Time Series Analysis - ARMA, ARIMA, SARIMA
Updated: Dec 28, 2022
What’s Their Difference and How to Use Them?
What is Time Series?
Time series is a unique type of problem in machine learning where the time component plays a critical role in the model predictions. As observations are dependent on adjacent observations, this violates the assumption that observations are independent to each other followed by most conventional machine learning models. Common use cases of time series analysis are forecasting future numeric values, e.g. stock pricing, revenue, temperature, which falls under the category of regression models. However, time series models can also be applied in classification problems, for instance, pattern recognition in brain wave monitoring, or failure identification in the production process are common applications of time series classifiers.
In this article, we will mainly focus on three time series model - ARMA, ARIMA, and SARIMA for regression problems where we forecast numeric values. Time series regression differentiates from other regression models, because of its assumption that data correlated over time and the outcomes from previous periods can be used for predicting the outcomes in the subsequent periods.
How to Describe Time Series Data?
Firstly we can describe the time series data through a line chart visualization using sns.lineplot. As shown in the image below, the visualization of "Electric Production" time series data depicts an upward trend with some repetitive patterns.
df = pd.read_csv("../input/time-series-datasets/Electric_Production.csv")
sns.lineplot(data=df,x='DATE', y='IPG2211A2N')
To explain the characteristics of the time series data better, we can break it down into three components:
trend - T(t): a long-term upward or downward change in the average value.
seasonality - S(t): a periodic change to the value that follows an identifiable pattern.
residual - R(t): random fluctuations in the time series data that does not follow any patterns.
They can be combined typically through addition or multiplication:
Additive Time Series: O(t) = T(t) + S(t) + R(t)
Multiplicative Time Series: O(t) = T(t) * S(t) * R(t)
In Python, we decompose these three components from time series data through seasonal_decompose, and decomposition.plot() gives us the visual breakdown of trend, seasonality and residual. In this code snippet, we specify the model to be additive and period = 12 to show the seasonal patterns.
from statsmodels.tsa.seasonal import seasonal_decompose
decomposition = seasonal_decompose(x=df['IPG2211A2N'], model='additive', period = 12)
decomposition.plot()
Stationarity
Time series data can be classified into stationary and non-stationary. Stationarity is an important property, as some models work well when the data is stationary. However, time series data often possesses the non-stationary property. Therefore, we need to understand how to identify non-stationary time series and how to transform it through various techniques, e.g. differencing.
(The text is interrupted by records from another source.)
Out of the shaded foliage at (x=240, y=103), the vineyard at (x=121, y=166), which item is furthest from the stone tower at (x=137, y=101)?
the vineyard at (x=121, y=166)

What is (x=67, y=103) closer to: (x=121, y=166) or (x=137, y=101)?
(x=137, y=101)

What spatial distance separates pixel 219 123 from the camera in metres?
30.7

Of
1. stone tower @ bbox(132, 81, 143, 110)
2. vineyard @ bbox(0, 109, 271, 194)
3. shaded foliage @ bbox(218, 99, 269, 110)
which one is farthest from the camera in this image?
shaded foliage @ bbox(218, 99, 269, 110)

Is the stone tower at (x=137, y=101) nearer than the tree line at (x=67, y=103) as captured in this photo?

Stationary data is defined as not depending on the time component and possesses the following characteristics, constant mean, constant variance overtime and constant autocorrelation structure (i.e., the pattern of autocorrelation does not change over time), without periodic or seasonal component.
Techniques to Identify Stationarity
The most straightforward method would be examining the data visually. For example, the visualization above indicates that the time series follows an upward trend and its mean values increase over time, suggesting that the data is non-stationary. To quantify it stationarity, we can use following two methods.
Firstly, ADF (Augmented Dickey Fuller) test examines stationarity based on the null hypothesis that data is non-stationary and alternative hypothesis that data is stationary. If the p-value generated from the ADF test is smaller than 0.05, it provides stronger evidence to reject that data is non-stationary.
We can use adfuller from statsmodels.tsa.stattools module to perform the ADF test and generates the ADF value and p-value. In this example, p-value 0.29 is more than 0.05 thus this dataset is non-stationary.
Secondly, ACF (Autocorrelation Function) summarizes the two-way correlation between the current observation against past observations. For example, when the lag=1 (x-axis), ACF value (y-axis) is roughly 0.85, meaning that the average correlation between all observations and their previous observation is 0.85. In the later section, we will also discuss using ACF to determine the moving average parameter.
The code snippet below generates ACF plots using sm.graphics.tsa.plot_acf, showing 40 lags.
import statsmodels.api as sm
sns.lineplot(x=df['DATE'], y=df['IPG2211A2N'], ax=subplot1)
sm.graphics.tsa.plot_acf(df['IPG2211A2N'], lags=40, ax=subplot2)
fig.show()
For non-stationary data, ACF drops to 0 relatively slowly, because non-stationary data may still appear highly correlated with previous observations, indicating that time component still plays an important role. The diagram above shows the ACF of the original time series data, which decreases slowly thus very likely to be non-stationary.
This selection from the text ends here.